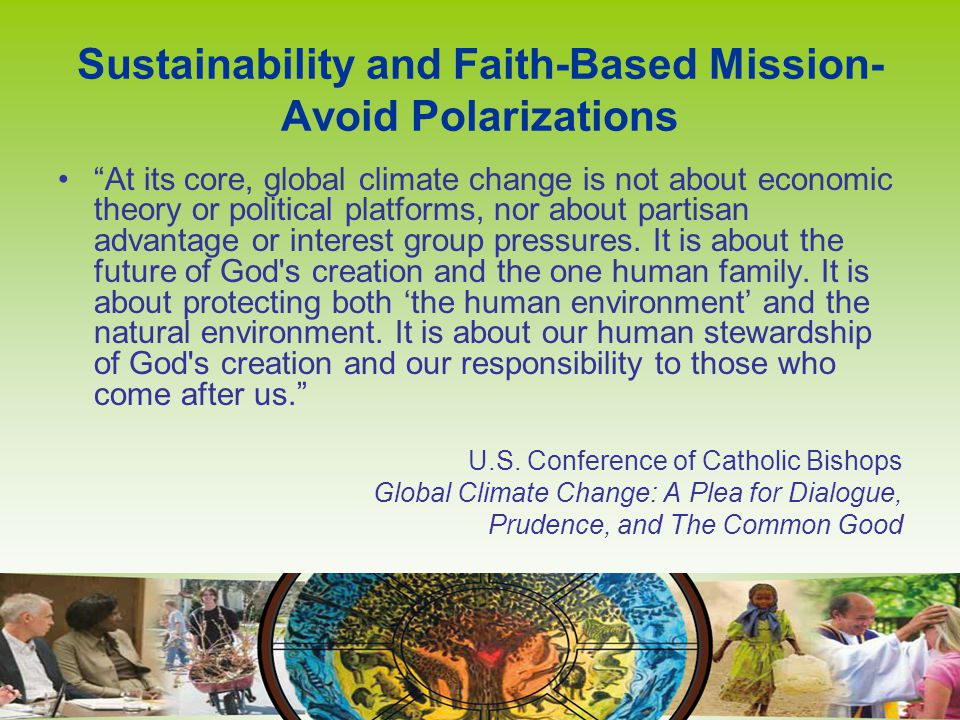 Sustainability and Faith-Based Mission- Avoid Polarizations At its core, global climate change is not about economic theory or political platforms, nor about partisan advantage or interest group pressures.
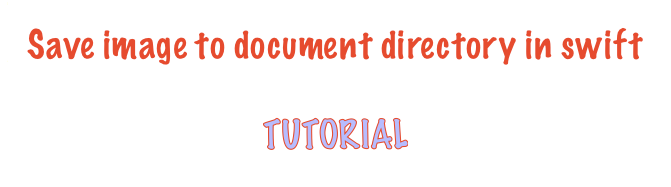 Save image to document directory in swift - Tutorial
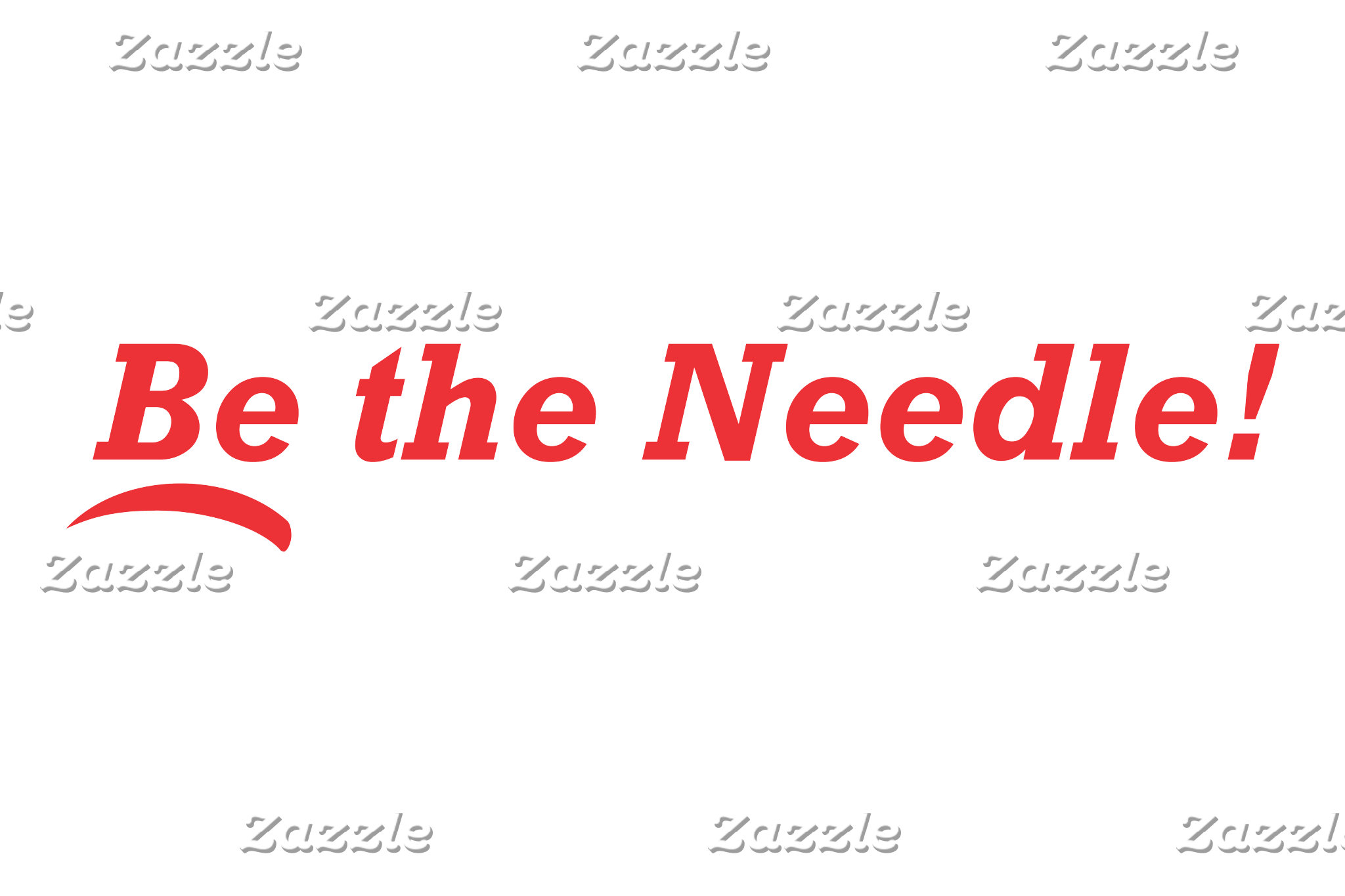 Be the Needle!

* **What is required**
Reproduce every line above exactly, pictures excluded.

* **Your response**
 Sustainability and Faith-Based Mission- Avoid Polarizations At its core, global climate change is not about economic theory or political platforms, nor about partisan advantage or interest group pressures.
 Save image to document directory in swift - Tutorial
 Be the Needle!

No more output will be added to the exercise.